**CONJUNTO DE TAREAS**
[A] Según el texto «Un cerebro compartido», ¿qué factor es determinante para conseguir espectadores activos?
[B] Transcribe del texto «Un cerebro compartido» todo lo que va desde «Partamos de una» hasta «conseguir espectadores activos.».

**TEXTO FACILITADO**
Un cerebro compartido

Teatro sin ambigüedad, chocolate sin azúcar

Partamos de una hipótesis: La calidad de una propuesta escénica está relacionada con el grado de activación que ésta genera en el cerebro del espectador, quien, inmerso en un juego de significantes y significados explícitos o sugeridos, es estimulado perceptivamente en un grado que abarca desde la inactividad hasta la renuncia temporal de su yo. En ese abanico, la ambigüedad es un factor determinante para conseguir espectadores activos.

 

Las resonancias sensoriales y motoras del espectador o su conciencia receptora son las que mantienen activa la comunicación bidireccional entre el patio de butacas y el escenario habilitando a la representación teatral como un sistema autónomo capaz de alimentarse y mantenerse por sí mismo. La importancia de esta conciencia receptora ya es patente desde los comienzos de la teoría teatral contemporánea occidental. En sus famosas veladas, Filippo Marinetti, padre del movimiento de vanguardia del Futurismo, alternaba teatro con exhibiciones de obras de arte figurativo, con provocaciones al espectador al que colocaba chinchetas en los asientos o vendía la misma entrada a dos espectadores distintos; buscaba un desplazando en el concepto teatral del plano de la representación al de la acción donde la resonancia sensorial del espectador eran constantemente sacudidas. Sergei Eisenstein también teoriza sobre la construcción de movimientos expresivos, orgánicos y de acciones físicas en el actor, y el modo en que este, de manera inductiva, genera resonancias en el espectador al someterlo a estímulos de acción psicológica y sensorial con el fin de producirle un choque emotivo, con el fin de conquistarlo.

Se ha teorizado ampliamente sobre las resonancias en espectadores pero aún no se ha estudiado una aproximación desde las ciencias cognitivas que, entre otras bondades, facilitan el acceso al estudio de la ambigüedad. Existen unas áreas cerebrales poco estudiadas con el proceso espectacular relacionadas con la identificación del yo y la resolución de conflictos. Una es la corteza orbito frontal dentro de la región del lóbulo frontal relacionada con el procesamiento cognitivo de la toma de decisiones, y por tanto, afectado por la ambigüedad, en nuestro caso la ambigüedad escénica. Otra es la ínsula, que actúa como zona de asociación especialmente en lo que se refiere a la asociación entre percepción y emoción.

**REGISTROS PROPORCIONADOS**
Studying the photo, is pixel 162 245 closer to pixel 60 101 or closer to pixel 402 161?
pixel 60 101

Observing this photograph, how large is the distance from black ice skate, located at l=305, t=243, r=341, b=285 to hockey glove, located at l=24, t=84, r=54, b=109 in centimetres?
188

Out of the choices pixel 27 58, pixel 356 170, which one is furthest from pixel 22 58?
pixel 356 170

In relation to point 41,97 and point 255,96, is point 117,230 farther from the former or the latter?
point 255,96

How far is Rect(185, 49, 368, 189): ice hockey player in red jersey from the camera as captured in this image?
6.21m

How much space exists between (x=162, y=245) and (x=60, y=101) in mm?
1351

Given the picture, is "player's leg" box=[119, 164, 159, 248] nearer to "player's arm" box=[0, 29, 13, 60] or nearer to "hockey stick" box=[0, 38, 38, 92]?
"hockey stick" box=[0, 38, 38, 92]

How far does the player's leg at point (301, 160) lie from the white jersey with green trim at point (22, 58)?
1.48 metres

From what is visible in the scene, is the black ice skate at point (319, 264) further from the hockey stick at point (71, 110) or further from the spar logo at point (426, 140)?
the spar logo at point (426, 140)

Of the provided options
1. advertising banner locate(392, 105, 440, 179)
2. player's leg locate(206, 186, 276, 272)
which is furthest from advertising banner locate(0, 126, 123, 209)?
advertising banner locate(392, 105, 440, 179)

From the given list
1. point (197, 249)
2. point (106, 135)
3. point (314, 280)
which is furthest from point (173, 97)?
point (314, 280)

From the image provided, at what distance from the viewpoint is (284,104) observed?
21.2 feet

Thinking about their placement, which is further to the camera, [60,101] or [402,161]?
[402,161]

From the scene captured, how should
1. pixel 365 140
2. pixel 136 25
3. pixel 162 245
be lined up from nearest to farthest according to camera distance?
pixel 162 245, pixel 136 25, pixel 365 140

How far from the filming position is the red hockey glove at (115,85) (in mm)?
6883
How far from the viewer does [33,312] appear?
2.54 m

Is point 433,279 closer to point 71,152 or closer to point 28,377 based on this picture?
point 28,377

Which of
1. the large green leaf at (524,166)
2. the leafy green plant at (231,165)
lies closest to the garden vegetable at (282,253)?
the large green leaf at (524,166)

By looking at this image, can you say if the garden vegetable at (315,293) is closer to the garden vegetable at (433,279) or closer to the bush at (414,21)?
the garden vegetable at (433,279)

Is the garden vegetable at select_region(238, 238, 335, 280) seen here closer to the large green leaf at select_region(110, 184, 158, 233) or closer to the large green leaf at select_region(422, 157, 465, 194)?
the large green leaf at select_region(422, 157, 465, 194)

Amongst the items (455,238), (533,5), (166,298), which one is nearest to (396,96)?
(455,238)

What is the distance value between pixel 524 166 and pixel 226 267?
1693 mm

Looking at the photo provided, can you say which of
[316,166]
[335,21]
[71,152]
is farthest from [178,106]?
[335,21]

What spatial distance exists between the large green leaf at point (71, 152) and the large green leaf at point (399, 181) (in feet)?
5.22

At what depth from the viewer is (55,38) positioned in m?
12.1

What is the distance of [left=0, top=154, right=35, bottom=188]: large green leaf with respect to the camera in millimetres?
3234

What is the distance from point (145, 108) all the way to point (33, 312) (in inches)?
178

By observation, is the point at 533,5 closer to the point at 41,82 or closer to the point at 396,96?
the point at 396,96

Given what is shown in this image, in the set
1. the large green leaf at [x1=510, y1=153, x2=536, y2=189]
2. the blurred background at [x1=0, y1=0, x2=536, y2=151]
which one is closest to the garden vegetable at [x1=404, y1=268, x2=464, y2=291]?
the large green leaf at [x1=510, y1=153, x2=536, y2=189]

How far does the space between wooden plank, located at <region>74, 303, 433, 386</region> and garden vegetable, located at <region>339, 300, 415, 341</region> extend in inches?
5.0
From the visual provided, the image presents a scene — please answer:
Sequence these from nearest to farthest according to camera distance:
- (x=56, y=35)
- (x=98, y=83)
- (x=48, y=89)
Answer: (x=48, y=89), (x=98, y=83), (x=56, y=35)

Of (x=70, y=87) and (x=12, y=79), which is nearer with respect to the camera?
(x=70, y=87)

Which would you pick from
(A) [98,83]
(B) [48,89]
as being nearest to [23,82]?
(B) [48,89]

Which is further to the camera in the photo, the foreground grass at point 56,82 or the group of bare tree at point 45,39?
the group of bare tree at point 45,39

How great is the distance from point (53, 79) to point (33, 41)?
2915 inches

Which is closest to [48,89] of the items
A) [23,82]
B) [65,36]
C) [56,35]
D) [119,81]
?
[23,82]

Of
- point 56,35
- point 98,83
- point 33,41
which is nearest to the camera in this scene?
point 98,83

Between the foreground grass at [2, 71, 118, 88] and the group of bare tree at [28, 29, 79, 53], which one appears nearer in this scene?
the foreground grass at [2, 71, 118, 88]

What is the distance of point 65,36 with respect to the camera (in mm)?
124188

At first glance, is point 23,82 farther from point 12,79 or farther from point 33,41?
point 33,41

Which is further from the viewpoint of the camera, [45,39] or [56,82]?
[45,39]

**SOLUCIONES**
[A] La ambigüedad.

[B]
Partamos de una hipótesis: La calidad de una propuesta escénica está relacionada con el grado de activación que ésta genera en el cerebro del espectador, quien, inmerso en un juego de significantes y significados explícitos o sugeridos, es estimulado perceptivamente en un grado que abarca desde la inactividad hasta la renuncia temporal de su yo. En ese abanico, la ambigüedad es un factor determinante para conseguir espectadores activos.